Dopo queste cose, un giorno, dopo la comunione, me lo sentivo in me tutto amore, e che tanto mi voleva bene che io stessa ne restavo tanto meravigliata ché mi vedevo così cattiva ed incorrispondente; e dicevo dentro di me: «Fossi buona almeno e corrispondessi! Ho timore [che] ancora mi lasci» (questo timore di lasciarmi l'ho avuto sempre e lo tengo ancora, e delle volte è tanta la pena che sento, che credo che la pena della morte sarebbe minore, e se lui stesso non viene a quietarmi non so darmi pace) «ed invece vuole stringersi più intimamente a me!». Mentre così me Lo sentivo dentro di me, con voce interna mi disse: «Diletta mia, le cose passate non sono state altro che un preparativo, adesso voglio venire ai fatti; e per disporre il tuo cuore a fare quello che voglio da te, cioè l'imitazione della mia Vita, voglio che ti interni nel mare immenso della mia Passione. E tu quando avrai ben capito l'acerbità delle mie pene, l'amore con cui le soffrii, chi sono Io che tanto soffrii, e chi sei tu, vilissima creatura, ahi! il tuo cuore non ardirà di opporsi ai colpi, alla croce, che Io per solo tuo bene le  tengo preparate. Ma anzi, il solo pensare che Io, tuo Maestro, ho sofferto tanto, le tue pene ti parranno ombre confrontate con le mie, ti sarà dolce il patire e giungerai a non poter stare senza patimenti».

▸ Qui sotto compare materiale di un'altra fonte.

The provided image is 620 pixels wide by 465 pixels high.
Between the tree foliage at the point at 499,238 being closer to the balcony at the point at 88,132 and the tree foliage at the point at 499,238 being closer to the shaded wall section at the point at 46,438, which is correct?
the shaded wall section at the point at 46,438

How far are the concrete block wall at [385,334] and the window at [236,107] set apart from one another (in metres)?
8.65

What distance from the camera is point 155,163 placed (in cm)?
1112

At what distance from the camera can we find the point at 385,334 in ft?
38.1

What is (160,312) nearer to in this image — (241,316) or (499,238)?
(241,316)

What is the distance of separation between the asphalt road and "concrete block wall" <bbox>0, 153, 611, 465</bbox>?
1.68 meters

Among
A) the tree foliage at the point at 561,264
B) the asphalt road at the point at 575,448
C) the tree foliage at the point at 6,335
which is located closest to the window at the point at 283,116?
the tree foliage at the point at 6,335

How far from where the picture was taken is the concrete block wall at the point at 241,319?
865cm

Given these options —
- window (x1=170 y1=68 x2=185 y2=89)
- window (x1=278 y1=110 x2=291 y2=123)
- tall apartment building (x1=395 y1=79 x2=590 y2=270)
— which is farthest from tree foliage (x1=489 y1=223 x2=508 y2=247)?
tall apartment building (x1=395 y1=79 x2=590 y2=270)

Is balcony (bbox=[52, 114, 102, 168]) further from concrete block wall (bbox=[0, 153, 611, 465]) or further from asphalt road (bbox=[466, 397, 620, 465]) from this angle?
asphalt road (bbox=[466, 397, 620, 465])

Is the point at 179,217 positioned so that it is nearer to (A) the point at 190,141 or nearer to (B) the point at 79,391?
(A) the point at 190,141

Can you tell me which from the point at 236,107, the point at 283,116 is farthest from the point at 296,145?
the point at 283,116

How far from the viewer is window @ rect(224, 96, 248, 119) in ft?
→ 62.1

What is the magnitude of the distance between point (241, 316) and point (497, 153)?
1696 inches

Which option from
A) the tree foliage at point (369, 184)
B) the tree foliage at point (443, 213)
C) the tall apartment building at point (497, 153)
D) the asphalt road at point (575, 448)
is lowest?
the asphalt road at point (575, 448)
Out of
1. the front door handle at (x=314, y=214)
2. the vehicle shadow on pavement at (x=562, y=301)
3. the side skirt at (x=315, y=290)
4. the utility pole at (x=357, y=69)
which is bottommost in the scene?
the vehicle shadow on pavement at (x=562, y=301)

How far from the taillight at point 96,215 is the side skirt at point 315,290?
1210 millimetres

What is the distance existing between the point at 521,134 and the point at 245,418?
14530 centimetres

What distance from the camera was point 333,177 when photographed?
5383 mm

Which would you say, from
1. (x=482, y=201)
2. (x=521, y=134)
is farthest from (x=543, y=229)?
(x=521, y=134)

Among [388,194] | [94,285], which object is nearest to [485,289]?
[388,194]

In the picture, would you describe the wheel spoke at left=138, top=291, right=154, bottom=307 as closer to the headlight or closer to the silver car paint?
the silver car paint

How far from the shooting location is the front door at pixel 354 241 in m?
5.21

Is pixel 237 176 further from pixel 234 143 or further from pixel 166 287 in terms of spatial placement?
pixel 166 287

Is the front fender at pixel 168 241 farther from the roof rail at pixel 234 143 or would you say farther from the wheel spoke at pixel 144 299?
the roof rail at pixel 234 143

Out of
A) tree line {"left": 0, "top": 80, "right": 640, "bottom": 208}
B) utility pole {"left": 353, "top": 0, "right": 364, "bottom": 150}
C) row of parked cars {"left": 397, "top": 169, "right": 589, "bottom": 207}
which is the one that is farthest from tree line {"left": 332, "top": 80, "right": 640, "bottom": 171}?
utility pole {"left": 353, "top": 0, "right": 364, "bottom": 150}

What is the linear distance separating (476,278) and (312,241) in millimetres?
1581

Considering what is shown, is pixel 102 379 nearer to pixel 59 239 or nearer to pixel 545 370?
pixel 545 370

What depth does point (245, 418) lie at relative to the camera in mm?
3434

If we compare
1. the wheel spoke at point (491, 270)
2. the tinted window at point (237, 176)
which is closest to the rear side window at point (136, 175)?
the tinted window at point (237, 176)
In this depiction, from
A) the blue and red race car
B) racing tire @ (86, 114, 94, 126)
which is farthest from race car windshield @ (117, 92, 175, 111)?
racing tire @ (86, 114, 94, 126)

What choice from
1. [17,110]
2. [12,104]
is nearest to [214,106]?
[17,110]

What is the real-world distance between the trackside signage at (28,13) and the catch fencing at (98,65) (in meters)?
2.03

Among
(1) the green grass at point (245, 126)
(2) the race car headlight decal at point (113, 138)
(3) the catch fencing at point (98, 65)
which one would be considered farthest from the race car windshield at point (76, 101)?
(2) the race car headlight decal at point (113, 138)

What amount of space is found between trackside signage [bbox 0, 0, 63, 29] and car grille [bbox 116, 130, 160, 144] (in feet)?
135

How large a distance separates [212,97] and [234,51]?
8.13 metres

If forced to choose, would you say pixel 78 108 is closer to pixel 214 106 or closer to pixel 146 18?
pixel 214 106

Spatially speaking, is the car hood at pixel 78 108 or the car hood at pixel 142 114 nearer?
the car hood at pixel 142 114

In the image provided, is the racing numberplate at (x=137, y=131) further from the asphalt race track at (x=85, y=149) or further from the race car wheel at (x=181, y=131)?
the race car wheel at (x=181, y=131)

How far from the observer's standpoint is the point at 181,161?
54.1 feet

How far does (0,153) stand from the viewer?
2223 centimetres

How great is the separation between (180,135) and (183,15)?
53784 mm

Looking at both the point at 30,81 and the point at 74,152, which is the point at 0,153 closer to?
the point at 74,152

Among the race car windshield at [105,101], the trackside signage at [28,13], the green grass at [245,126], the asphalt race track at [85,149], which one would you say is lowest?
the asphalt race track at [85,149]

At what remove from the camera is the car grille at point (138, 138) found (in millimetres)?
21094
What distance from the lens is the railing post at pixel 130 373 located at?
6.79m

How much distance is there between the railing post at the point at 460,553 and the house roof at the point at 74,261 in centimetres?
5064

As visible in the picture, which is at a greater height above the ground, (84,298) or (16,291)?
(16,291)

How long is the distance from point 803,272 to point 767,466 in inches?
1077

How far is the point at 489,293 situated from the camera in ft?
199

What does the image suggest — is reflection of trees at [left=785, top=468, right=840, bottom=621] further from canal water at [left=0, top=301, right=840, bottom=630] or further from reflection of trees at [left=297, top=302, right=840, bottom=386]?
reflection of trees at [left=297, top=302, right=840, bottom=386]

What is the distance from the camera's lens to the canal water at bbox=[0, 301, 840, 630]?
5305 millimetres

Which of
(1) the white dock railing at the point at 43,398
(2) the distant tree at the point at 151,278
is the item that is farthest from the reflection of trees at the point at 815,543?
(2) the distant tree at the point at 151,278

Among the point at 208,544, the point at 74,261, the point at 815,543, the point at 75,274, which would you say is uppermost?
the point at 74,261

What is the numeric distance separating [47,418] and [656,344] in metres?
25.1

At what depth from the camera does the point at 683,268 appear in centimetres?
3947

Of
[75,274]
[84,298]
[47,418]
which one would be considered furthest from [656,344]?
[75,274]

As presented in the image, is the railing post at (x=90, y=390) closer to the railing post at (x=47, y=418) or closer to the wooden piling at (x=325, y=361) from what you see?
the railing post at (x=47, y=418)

La natura tremava al solo pensare ai patimenti; Lo pregavo che lui stesso mi desse la forza, ché senza di lui mi sarei servita dei suoi stessi doni per offendere il Donatore. Onde mi diedi tutta a meditare la Passione, e mi fece tanto bene all'anima mia che, credo, tutto il bene mi sia venuto da quella fonte. Mi vedevo la Passione di Gesù Cristo come un mare immenso di luce, che coi suoi innumerevoli raggi mi fe­rivano tutta; cioè: raggi di pazienza, d'umiltà, d'ubbidienza e di tante altre virtù; mi vedevo tutta circondata da questa luce e ne restavo an­nichilita nel vedermi così diversa da lui. Quei raggi che m'inondavano, erano tanti rimproveri per me; mi sentivo dire: «Un Dio, paziente! E tu?... Un Dio, umile e sottomesso anche ai suoi stessi nemici! E tu?... Un Dio, che soffre tanto per amor tuo! E le tue sofferenze dove sono, per amor suo?».

Lui stesso delle volte mi faceva la narrazione delle pene da lui sof­ferte, che ne restavo tanto commossa che piangevo amaramente.